## EXERCISE DETAILS
Please retype every record exactly as it appears, omitting the pictures.

## DATA IN THIS EXERCISE
- Opening Delimiter -

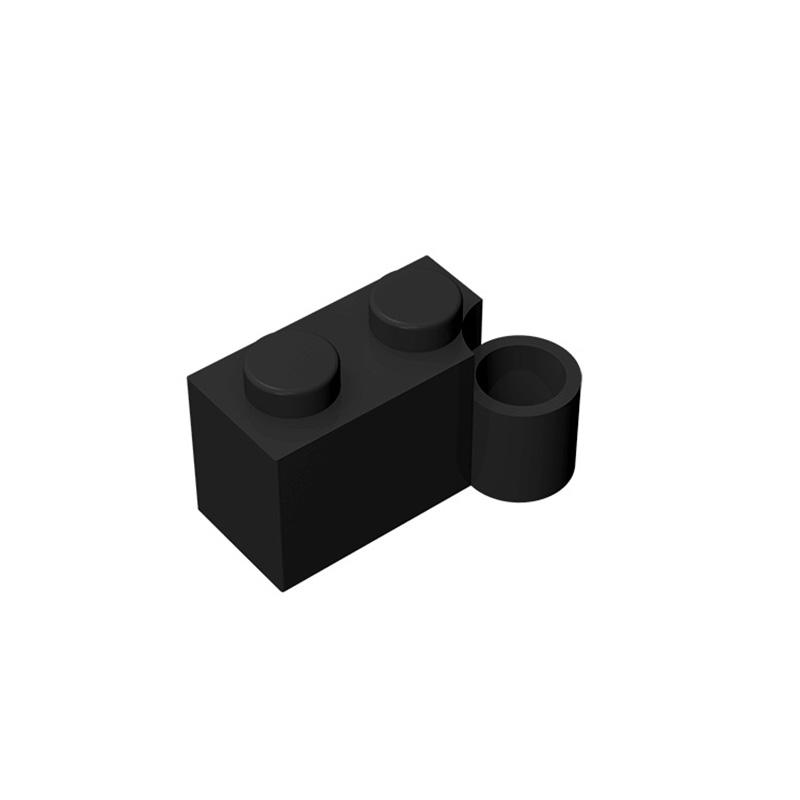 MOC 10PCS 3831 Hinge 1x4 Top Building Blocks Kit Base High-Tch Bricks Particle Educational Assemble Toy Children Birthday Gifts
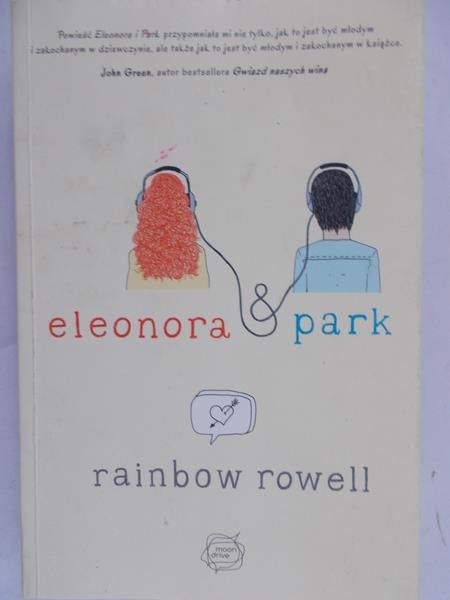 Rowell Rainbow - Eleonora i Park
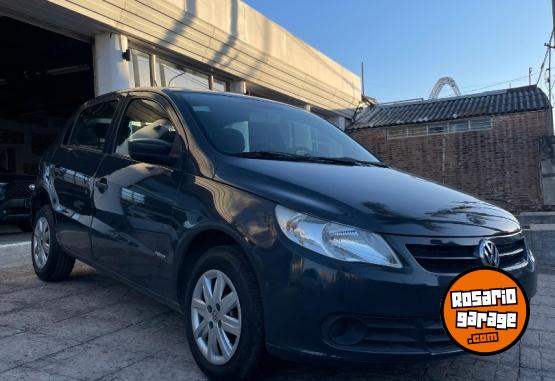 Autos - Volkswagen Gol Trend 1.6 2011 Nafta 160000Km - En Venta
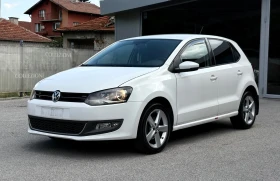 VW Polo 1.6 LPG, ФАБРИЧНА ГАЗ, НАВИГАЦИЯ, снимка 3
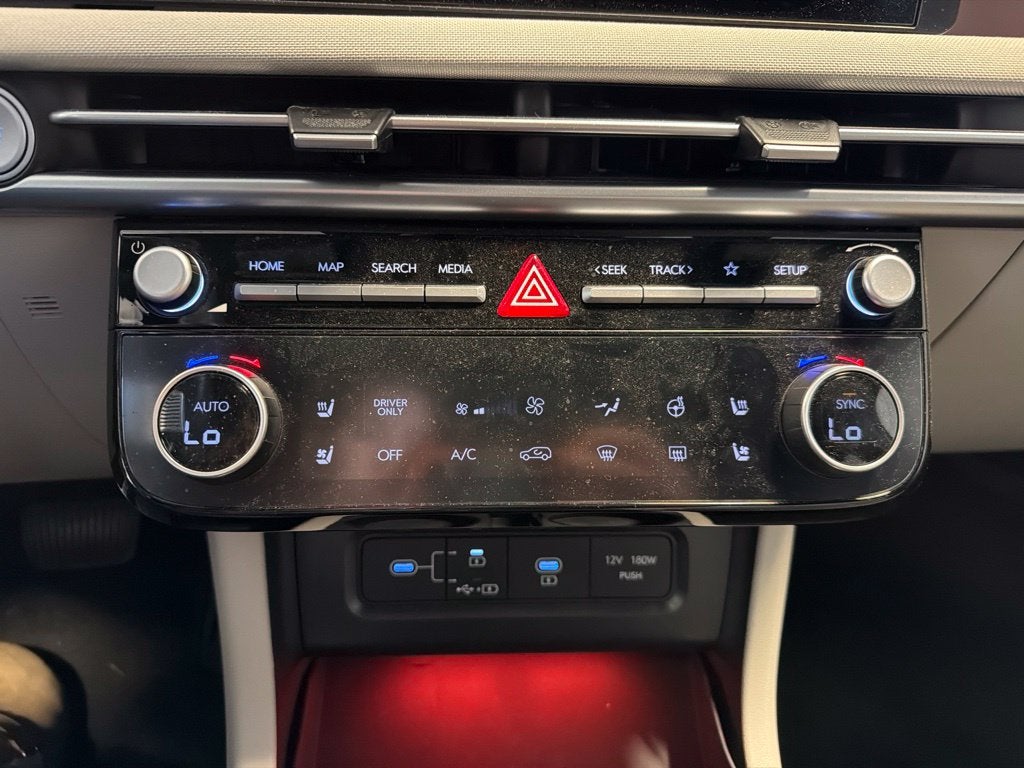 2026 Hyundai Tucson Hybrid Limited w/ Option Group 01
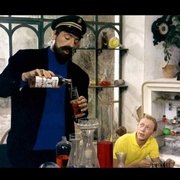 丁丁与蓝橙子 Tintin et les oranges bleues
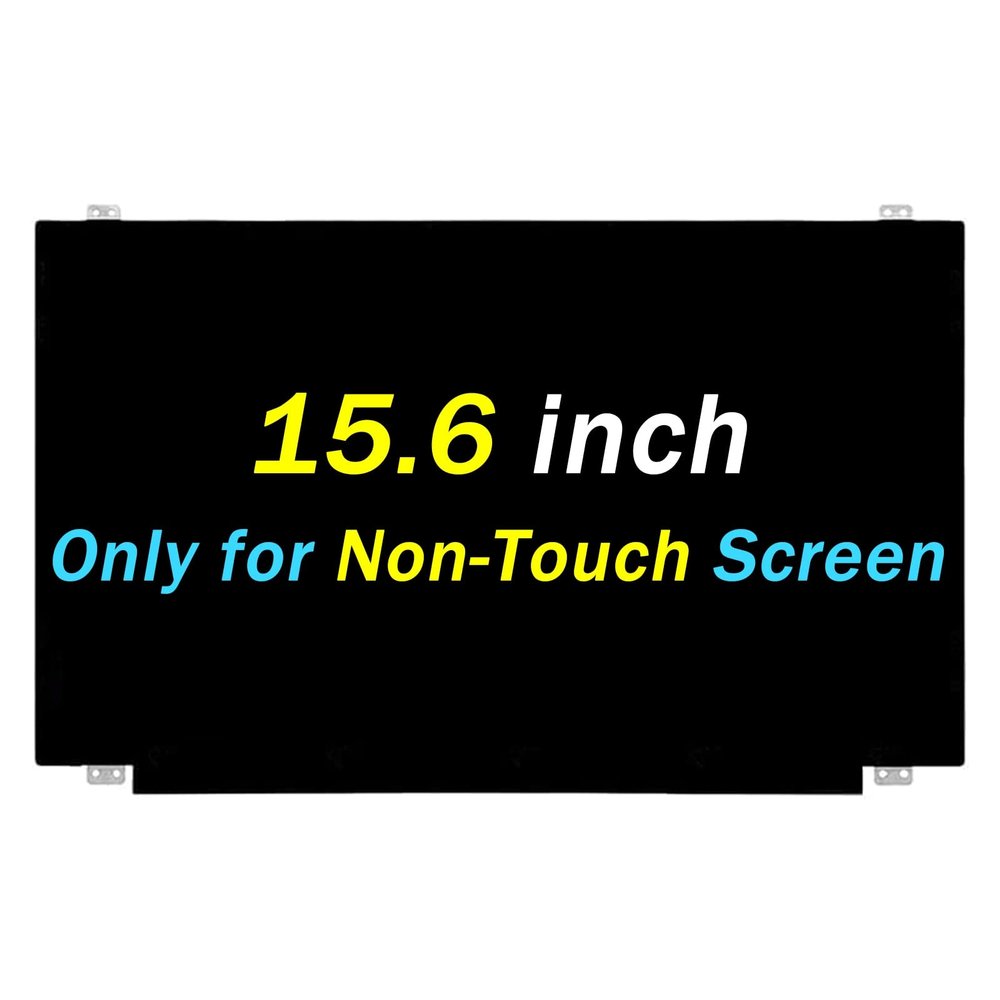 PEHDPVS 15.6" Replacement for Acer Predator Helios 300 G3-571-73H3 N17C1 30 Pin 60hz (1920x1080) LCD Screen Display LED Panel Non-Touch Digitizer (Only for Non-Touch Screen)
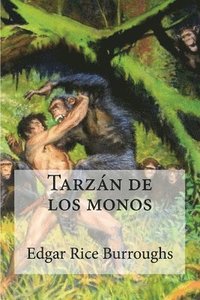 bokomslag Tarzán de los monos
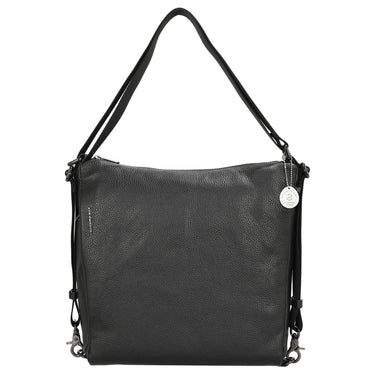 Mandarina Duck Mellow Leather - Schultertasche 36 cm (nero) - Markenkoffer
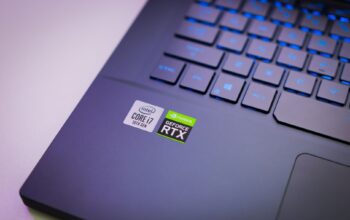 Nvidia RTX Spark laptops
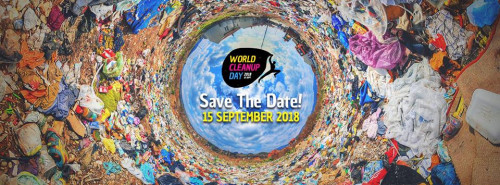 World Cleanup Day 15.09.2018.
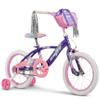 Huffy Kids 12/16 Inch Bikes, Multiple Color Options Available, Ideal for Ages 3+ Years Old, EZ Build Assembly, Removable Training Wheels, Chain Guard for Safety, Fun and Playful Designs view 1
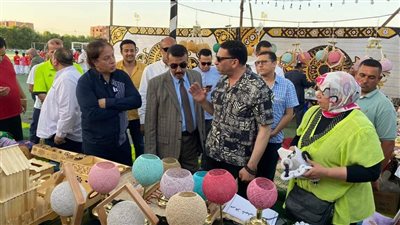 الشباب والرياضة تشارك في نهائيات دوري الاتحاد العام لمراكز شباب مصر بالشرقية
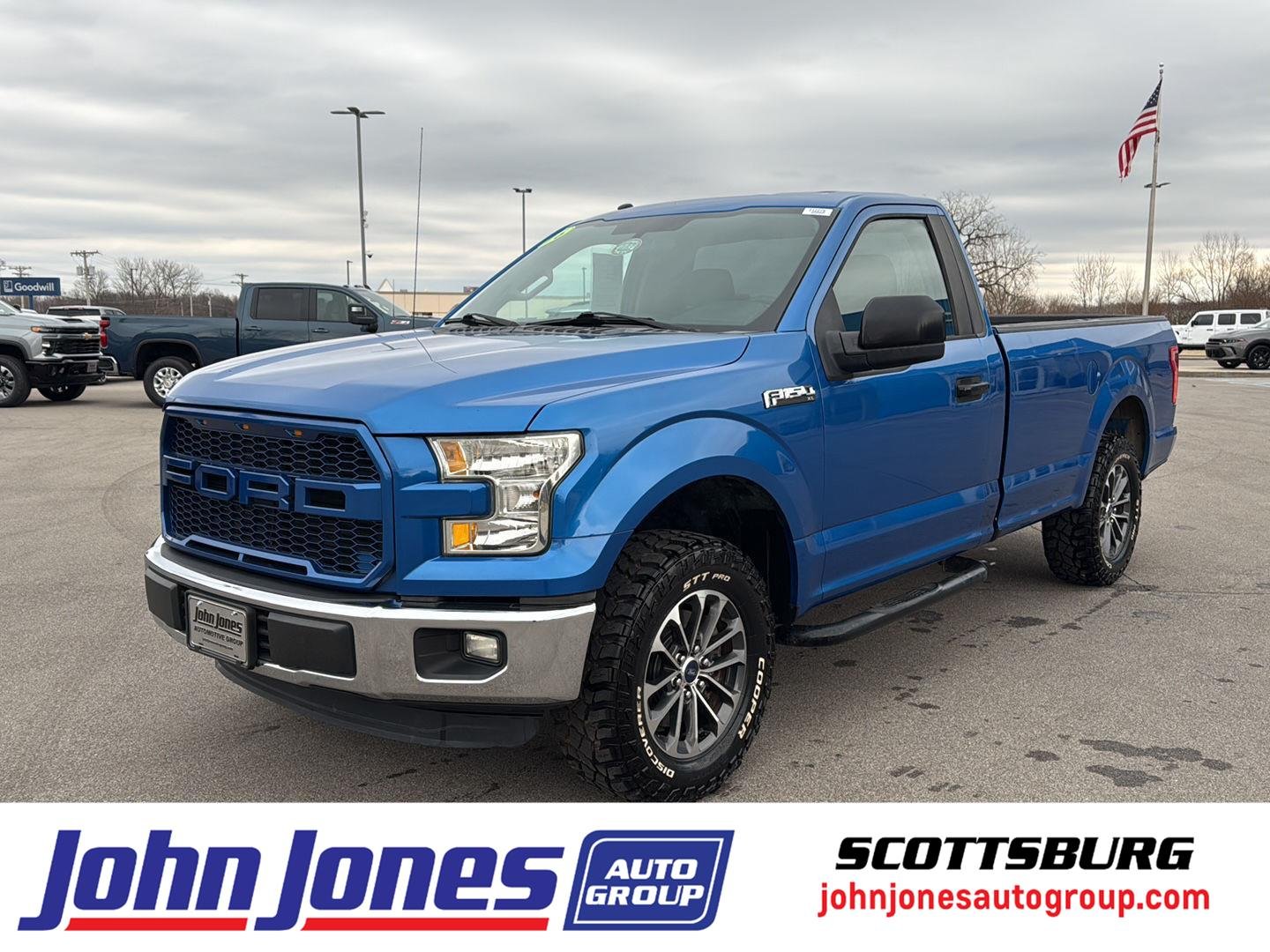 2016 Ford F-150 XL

- Closing Delimiter -

## EXERCISE SOLUTION
 MOC 10PCS 3831 Hinge 1x4 Top Building Blocks Kit Base High-Tch Bricks Particle Educational Assemble Toy Children Birthday Gifts
 Rowell Rainbow - Eleonora i Park
 Autos - Volkswagen Gol Trend 1.6 2011 Nafta 160000Km - En Venta
 VW Polo 1.6 LPG, ФАБРИЧНА ГАЗ, НАВИГАЦИЯ, снимка 3
 2026 Hyundai Tucson Hybrid Limited w/ Option Group 01
 丁丁与蓝橙子 Tintin et les oranges bleues
 PEHDPVS 15.6" Replacement for Acer Predator Helios 300 G3-571-73H3 N17C1 30 Pin 60hz (1920x1080) LCD Screen Display LED Panel Non-Touch Digitizer (Only for Non-Touch Screen)
 bokomslag Tarzán de los monos
 Mandarina Duck Mellow Leather - Schultertasche 36 cm (nero) - Markenkoffer
 Nvidia RTX Spark laptops
 World Cleanup Day 15.09.2018.
 Huffy Kids 12/16 Inch Bikes, Multiple Color Options Available, Ideal for Ages 3+ Years Old, EZ Build Assembly, Removable Training Wheels, Chain Guard for Safety, Fun and Playful Designs view 1
 الشباب والرياضة تشارك في نهائيات دوري الاتحاد العام لمراكز شباب مصر بالشرقية
 2016 Ford F-150 XL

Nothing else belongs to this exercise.